UNION and UNION ALL in PostgreSQL - Time & Space Complexity
When combining results from two queries, it's important to know how the time to get results grows as data grows.
We want to understand how using UNION and UNION ALL affects the work the database does.
Analyze the time complexity of the following code snippet.
SELECT column1 FROM tableA
UNION
SELECT column1 FROM tableB;
SELECT column1 FROM tableA
UNION ALL
SELECT column1 FROM tableB;
This code combines rows from two tables, either removing duplicates (UNION) or keeping all rows (UNION ALL).
Identify the loops, recursion, array traversals that repeat.
- Primary operation: Scanning all rows from both tables.
- How many times: Once for each table's rows.
- Additional for UNION: Comparing rows to remove duplicates, which involves checking all combined rows.
Explain the growth pattern intuitively.
| Input Size (n) | Approx. Operations for UNION ALL | Approx.
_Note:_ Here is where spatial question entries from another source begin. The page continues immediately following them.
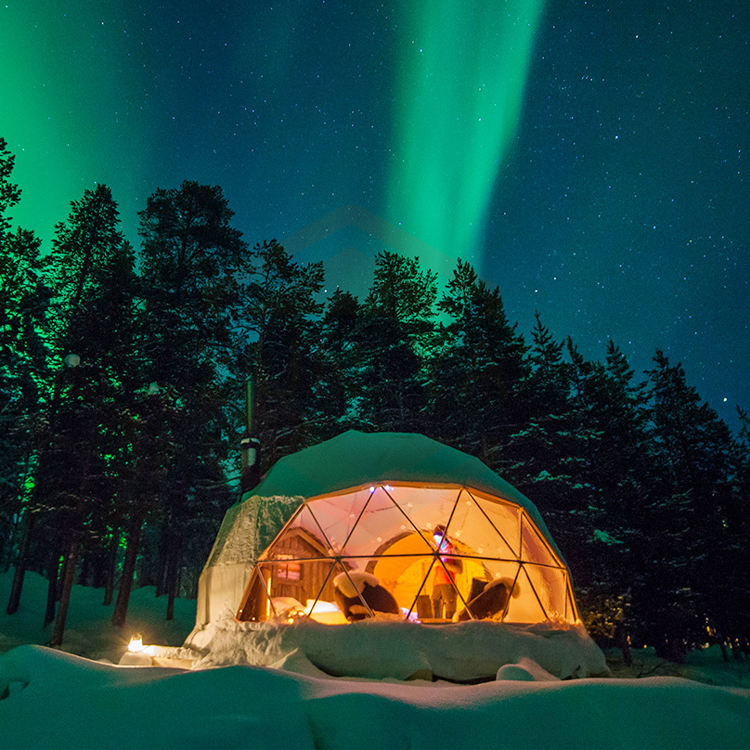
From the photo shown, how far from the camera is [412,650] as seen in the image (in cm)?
537

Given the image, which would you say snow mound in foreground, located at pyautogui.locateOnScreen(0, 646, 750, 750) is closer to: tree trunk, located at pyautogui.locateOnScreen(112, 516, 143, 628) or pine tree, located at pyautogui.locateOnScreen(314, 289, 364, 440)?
tree trunk, located at pyautogui.locateOnScreen(112, 516, 143, 628)

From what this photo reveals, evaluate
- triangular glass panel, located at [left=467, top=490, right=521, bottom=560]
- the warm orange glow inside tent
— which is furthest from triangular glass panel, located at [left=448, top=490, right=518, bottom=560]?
triangular glass panel, located at [left=467, top=490, right=521, bottom=560]

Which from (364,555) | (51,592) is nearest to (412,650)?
(364,555)

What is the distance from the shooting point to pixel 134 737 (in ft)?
7.20

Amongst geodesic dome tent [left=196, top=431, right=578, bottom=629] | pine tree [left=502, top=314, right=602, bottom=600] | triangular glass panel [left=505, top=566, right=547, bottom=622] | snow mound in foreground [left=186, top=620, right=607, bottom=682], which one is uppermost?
pine tree [left=502, top=314, right=602, bottom=600]

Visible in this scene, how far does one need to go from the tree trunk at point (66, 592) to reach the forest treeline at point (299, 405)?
81 millimetres

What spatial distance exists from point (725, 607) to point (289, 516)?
61.7 ft

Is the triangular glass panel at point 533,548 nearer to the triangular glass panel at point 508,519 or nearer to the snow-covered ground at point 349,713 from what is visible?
the triangular glass panel at point 508,519

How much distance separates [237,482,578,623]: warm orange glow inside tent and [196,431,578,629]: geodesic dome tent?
2 cm

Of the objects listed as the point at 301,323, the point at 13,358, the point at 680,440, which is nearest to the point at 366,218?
the point at 301,323

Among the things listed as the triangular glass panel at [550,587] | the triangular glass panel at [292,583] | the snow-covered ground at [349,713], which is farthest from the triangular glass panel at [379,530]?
the snow-covered ground at [349,713]

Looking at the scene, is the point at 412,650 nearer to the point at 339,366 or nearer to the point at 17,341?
the point at 339,366

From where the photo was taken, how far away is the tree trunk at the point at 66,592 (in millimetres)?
13711

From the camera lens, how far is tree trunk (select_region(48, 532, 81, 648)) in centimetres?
1371
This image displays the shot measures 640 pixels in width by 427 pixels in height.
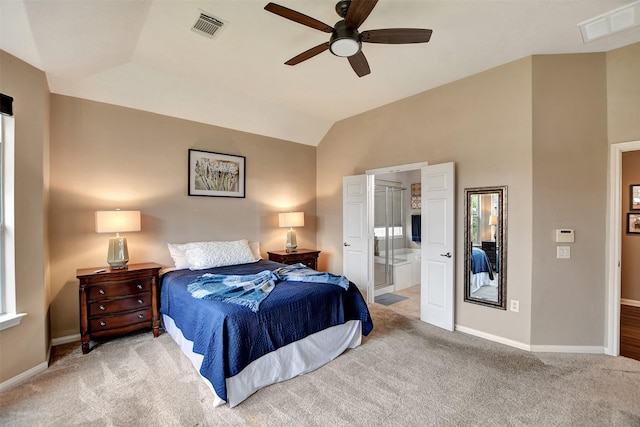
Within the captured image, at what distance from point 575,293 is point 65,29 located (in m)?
4.97

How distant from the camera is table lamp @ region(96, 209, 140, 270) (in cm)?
297

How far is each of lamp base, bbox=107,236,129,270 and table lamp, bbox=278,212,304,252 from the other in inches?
84.3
Operations for UNION |
|---|---|---|
| 10 | About 20 row reads | About 20 reads + some comparisons |
| 100 | About 200 row reads | About 200 reads + more comparisons |
| 1000 | About 2000 row reads | About 2000 reads + many comparisons |
Pattern observation: UNION ALL grows linearly with input size, while UNION adds extra work to check for duplicates, which grows faster.
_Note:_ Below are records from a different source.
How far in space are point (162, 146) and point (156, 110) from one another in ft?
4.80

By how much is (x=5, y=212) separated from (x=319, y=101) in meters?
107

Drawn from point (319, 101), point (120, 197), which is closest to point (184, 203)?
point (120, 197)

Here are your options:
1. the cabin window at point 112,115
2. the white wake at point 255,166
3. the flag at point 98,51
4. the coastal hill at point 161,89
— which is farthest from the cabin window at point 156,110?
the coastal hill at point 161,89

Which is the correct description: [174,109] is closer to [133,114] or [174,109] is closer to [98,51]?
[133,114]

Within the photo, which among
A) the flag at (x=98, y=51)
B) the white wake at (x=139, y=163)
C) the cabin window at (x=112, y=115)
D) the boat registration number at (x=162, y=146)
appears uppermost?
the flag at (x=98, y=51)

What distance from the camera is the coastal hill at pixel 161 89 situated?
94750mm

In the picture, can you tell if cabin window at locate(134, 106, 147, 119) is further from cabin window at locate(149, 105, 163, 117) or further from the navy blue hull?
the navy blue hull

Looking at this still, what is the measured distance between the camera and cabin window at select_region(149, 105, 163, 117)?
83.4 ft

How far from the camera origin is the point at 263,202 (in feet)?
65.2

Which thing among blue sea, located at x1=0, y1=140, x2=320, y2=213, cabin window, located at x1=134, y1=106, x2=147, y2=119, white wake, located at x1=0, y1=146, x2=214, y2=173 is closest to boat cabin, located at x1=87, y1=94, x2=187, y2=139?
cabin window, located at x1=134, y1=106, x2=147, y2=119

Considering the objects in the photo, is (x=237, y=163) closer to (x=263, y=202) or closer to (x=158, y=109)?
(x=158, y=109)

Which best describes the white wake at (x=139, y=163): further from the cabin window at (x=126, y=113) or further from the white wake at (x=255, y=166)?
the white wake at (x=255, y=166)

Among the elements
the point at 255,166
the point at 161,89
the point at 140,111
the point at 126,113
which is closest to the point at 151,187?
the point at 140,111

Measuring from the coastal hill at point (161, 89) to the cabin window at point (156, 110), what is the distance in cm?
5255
Time Complexity: O(n) for UNION ALL, O(n log n) for UNION
This means UNION ALL just reads all rows once, while UNION must also sort or compare rows to remove duplicates, which takes more time as data grows.
[X] Wrong: "UNION and UNION ALL take the same time because they both combine rows."
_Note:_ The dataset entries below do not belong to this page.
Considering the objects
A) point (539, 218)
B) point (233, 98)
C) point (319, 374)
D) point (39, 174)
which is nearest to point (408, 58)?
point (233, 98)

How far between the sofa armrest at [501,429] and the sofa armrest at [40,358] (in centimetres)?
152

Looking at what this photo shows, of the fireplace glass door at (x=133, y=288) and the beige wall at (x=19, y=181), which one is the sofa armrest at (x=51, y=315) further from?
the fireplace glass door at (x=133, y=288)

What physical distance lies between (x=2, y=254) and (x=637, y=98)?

[OK] Correct: UNION removes duplicates, which needs extra work to compare rows, so it takes more time than UNION ALL.
Understanding how UNION and UNION ALL scale helps you explain query performance clearly and shows you know how databases handle data combining.
"What if we added an index on the column used in UNION? How would the time complexity change?"